The solubility issue might be due to the improper handling, or use of a solvent other than the one we recommended. We recommend that you warm the lyophilized powder to room temperature before you open the vial, and that you solubilize the protein in the buffer solution recommended in the manual (some proteins are more soluble in low pH buffer). Do not reconstitute at a protein concentration >1 mg/mL. Do not vortex or mix protein solutions vigorously. Allowing the reconstituted protein to incubate overnight at 4°C may help resolve any solubility issues.

If you carried out a test as described in our product insert and did not see any response, this could be due to several possibilities listed below:

  • Protein was not reconstituted according to the instructions.
  • The reconstituted protein is too old or protein might have precipitated. We recommend using the reconstituted protein within 3–6 months after reconstitution.
  • Carrier protein was not added for proteins reconstituted at a concentration is <0.1 mg/mL. Working solutions at <0.1 mg/mL should be used immediately; we do not recommend long-term storage of solutions at this concentration.
  • The protein solution was exposed to multiple freeze/thaw cycles or was exposed to high temperature.
  • Proteins were handled in the wrong types of vessels (some proteins are very sticky to certain plastics).

Assay time is critical. Each assay needs to beoptimized and performed at the peak response time. Different cells may respond differently to a growth factor or cytokine. We suggest repeating our QC assay using same indicator cells as suggested in the manual to see if you can obtain a similar response. In addition, serum may be masking the response. Serum starvation might be needed for certain types of assays.

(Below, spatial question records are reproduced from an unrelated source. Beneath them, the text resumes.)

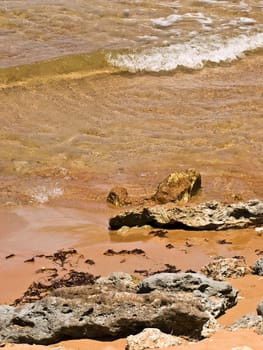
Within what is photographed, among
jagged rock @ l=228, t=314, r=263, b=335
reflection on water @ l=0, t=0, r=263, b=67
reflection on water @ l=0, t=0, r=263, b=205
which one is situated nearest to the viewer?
jagged rock @ l=228, t=314, r=263, b=335

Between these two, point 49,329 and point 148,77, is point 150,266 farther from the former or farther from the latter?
point 148,77

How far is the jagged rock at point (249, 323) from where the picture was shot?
5.01 meters

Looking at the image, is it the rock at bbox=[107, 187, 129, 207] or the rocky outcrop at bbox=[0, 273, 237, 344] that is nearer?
the rocky outcrop at bbox=[0, 273, 237, 344]

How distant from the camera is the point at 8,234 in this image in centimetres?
826

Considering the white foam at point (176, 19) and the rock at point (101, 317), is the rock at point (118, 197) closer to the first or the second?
the rock at point (101, 317)

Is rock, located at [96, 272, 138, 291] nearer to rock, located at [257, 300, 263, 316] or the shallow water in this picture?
the shallow water

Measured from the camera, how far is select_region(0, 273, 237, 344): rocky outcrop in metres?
5.05

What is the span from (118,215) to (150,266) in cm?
142

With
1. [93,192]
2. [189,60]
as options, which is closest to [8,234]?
[93,192]

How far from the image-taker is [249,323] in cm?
511

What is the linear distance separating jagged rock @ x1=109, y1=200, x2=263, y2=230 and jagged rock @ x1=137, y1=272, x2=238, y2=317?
2517mm

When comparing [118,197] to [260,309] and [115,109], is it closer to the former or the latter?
[260,309]

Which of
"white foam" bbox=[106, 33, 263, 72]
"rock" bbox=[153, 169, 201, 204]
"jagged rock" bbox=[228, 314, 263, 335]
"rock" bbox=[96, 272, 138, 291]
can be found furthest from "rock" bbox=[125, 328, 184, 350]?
"white foam" bbox=[106, 33, 263, 72]

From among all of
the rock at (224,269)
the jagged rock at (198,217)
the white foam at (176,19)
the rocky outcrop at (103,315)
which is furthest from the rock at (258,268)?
the white foam at (176,19)
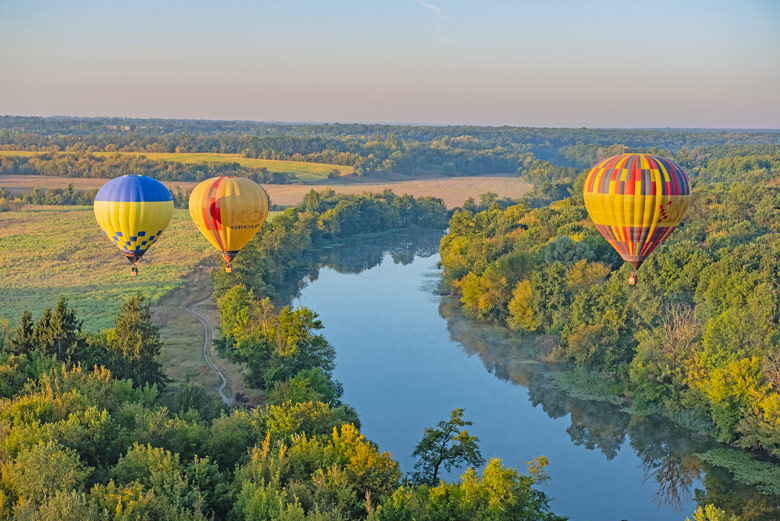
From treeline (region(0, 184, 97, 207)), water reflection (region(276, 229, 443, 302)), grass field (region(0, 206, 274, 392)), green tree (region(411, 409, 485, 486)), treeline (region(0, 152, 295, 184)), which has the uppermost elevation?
treeline (region(0, 152, 295, 184))

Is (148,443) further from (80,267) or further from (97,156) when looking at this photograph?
(97,156)

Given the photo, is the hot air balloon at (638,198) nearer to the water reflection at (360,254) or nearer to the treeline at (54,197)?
the water reflection at (360,254)

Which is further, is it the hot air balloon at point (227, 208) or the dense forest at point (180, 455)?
the hot air balloon at point (227, 208)

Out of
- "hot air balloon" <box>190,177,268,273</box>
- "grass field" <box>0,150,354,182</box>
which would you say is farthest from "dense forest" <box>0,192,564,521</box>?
"grass field" <box>0,150,354,182</box>

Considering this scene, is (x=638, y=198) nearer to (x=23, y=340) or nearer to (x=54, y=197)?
(x=23, y=340)

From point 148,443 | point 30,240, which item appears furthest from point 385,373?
point 30,240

Recombinant Protein Handling

Our recombinant protein is shipped as lyophilized powder. In most cases, a pellet is visible in the tube or sometimes the pellet has become dislodged and is stuck in the cap or on the side of the vial. A brief centrifugation should bring the pellet to the bottom. However, not all lyophilized proteins are visible with naked eye. In most cases, the visible white pellet is the salt that was present in the original buffer solution, and the size of the pellet may not be directly related to the quantity of the recombinant protein in the vial. If the recombinant protein was in salt-free solvent before lyophilization, the pellet may not be easily visible (it often has a transparent appearance). You can confirm the presence of protein by running a small amount of reconstituted solution on SDS PAGE. In general, a protein band with expected size should be visible with as little as 10 ng of protein loaded on an acrylamide gel.

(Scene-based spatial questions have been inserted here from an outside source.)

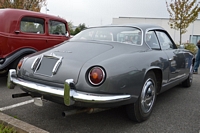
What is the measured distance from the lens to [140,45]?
2.86 meters

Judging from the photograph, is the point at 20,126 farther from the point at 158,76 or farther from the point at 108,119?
the point at 158,76

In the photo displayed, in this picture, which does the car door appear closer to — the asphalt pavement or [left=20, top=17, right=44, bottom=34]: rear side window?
the asphalt pavement

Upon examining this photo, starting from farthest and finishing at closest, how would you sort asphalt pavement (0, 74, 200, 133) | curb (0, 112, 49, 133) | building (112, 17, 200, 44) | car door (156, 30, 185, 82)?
building (112, 17, 200, 44)
car door (156, 30, 185, 82)
asphalt pavement (0, 74, 200, 133)
curb (0, 112, 49, 133)

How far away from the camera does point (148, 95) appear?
2.74 metres

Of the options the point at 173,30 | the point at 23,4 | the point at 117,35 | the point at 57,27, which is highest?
the point at 23,4

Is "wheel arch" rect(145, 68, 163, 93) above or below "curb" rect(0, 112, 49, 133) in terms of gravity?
above

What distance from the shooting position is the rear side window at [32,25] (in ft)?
15.8

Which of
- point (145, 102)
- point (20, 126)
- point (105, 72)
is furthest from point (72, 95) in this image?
point (145, 102)

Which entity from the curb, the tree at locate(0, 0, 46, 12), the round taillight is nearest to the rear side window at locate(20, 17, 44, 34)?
the curb

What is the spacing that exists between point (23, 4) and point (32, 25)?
7.82 metres

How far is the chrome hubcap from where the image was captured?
2.60 metres

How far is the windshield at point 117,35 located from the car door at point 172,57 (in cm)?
65

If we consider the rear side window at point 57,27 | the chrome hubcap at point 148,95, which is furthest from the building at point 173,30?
the chrome hubcap at point 148,95

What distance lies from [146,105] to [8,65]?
10.7ft
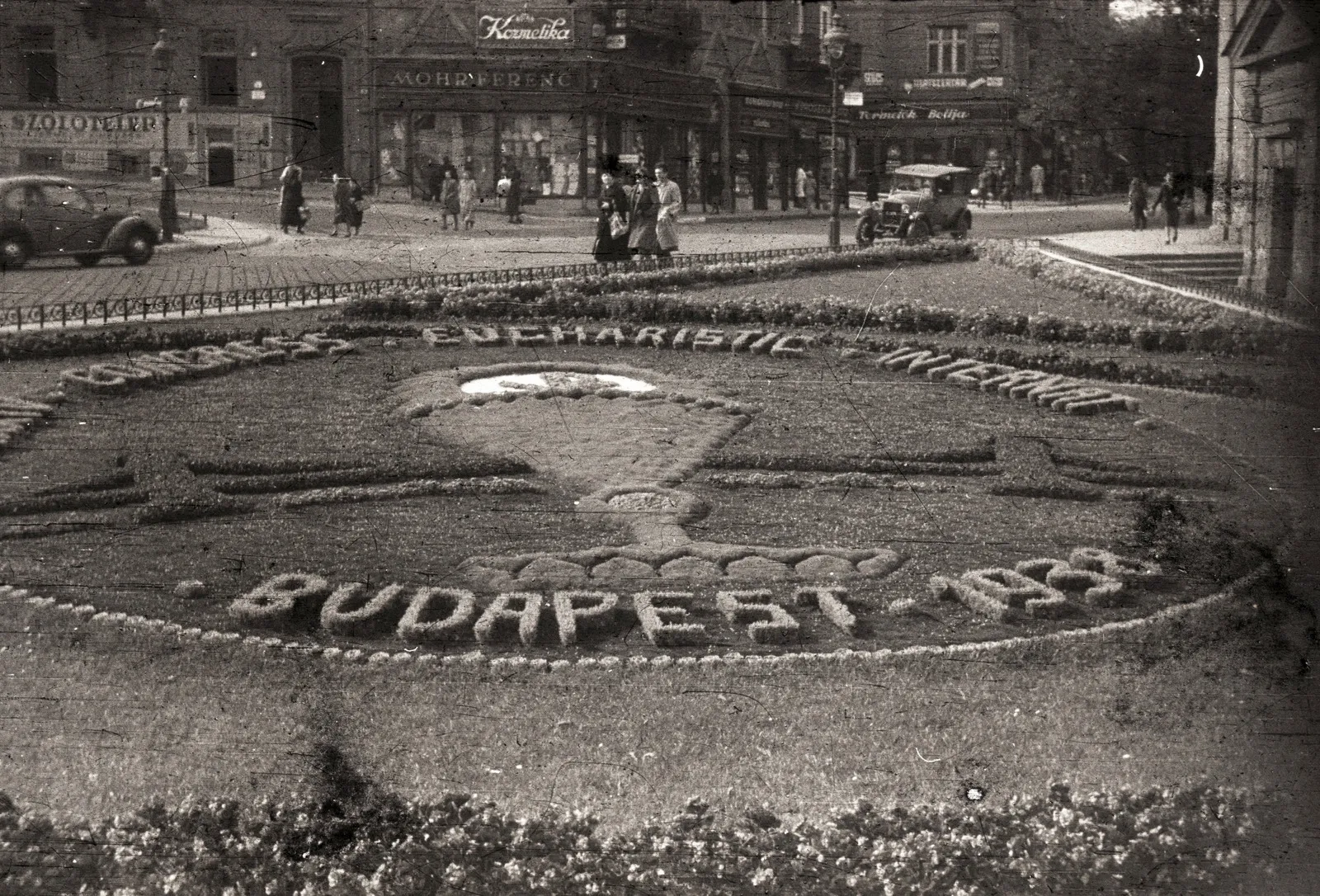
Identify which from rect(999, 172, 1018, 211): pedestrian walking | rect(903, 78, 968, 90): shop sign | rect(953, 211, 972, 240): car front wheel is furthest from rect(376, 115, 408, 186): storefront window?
rect(953, 211, 972, 240): car front wheel

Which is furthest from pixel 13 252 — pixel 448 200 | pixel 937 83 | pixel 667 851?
pixel 937 83

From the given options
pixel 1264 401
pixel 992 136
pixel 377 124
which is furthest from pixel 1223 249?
pixel 377 124

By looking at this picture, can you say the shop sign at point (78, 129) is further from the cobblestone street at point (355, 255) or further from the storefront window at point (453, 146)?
the storefront window at point (453, 146)

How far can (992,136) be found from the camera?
7.14m

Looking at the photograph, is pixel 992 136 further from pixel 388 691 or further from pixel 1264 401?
pixel 388 691

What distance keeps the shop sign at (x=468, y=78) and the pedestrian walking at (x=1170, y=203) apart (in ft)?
Answer: 8.45

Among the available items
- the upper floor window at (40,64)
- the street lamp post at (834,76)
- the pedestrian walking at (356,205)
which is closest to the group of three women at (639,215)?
the street lamp post at (834,76)

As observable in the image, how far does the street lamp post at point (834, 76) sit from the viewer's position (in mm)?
6562

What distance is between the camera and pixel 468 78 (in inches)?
257

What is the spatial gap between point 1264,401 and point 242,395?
476 centimetres

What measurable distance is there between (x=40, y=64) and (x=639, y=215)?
2.71m

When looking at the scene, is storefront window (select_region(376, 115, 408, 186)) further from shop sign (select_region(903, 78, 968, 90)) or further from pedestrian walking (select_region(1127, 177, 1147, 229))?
pedestrian walking (select_region(1127, 177, 1147, 229))

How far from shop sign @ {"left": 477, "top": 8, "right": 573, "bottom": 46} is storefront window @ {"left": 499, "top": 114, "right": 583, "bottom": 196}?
319mm

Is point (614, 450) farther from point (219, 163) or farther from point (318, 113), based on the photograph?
point (219, 163)
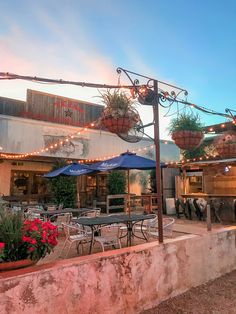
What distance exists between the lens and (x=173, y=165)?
12.6 m

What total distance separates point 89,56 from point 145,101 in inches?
176

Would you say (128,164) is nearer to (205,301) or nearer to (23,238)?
(205,301)

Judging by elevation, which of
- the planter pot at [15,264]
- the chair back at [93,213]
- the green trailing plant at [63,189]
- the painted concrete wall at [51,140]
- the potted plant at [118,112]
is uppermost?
the painted concrete wall at [51,140]

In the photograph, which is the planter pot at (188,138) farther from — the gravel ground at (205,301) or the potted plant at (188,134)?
the gravel ground at (205,301)

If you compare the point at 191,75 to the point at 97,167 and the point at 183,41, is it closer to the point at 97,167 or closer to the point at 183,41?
the point at 183,41

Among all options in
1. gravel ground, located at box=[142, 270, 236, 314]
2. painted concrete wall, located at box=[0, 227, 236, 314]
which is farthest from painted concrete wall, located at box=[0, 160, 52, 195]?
gravel ground, located at box=[142, 270, 236, 314]

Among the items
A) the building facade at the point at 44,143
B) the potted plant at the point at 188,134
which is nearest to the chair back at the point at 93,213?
the potted plant at the point at 188,134

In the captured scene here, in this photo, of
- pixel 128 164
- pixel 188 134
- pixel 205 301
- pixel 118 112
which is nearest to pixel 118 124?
pixel 118 112

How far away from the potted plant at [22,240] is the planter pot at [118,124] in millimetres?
1879

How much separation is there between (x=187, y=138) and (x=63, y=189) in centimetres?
880

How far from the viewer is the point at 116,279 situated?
3.12 meters

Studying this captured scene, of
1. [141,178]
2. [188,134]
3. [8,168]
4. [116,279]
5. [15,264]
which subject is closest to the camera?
[15,264]

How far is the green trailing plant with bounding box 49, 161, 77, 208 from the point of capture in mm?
12688

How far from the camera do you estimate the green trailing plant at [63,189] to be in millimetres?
12688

If the assay does not give a sigmoidal response curve for a given cytokine or chemokine, then no ED50 information will be given. For example, the response curves for many chemotaxis assays are bell shaped rather than sigmoidal (in this case, there will be two concentration points that give 50% of maximum response; one is lower than the concentration induced maximum response, the other at higher concentration). For some of the cytokines and chemokines if the biological activity is determined by chemotaxis assay, we often provide a concentration which gives a significant response.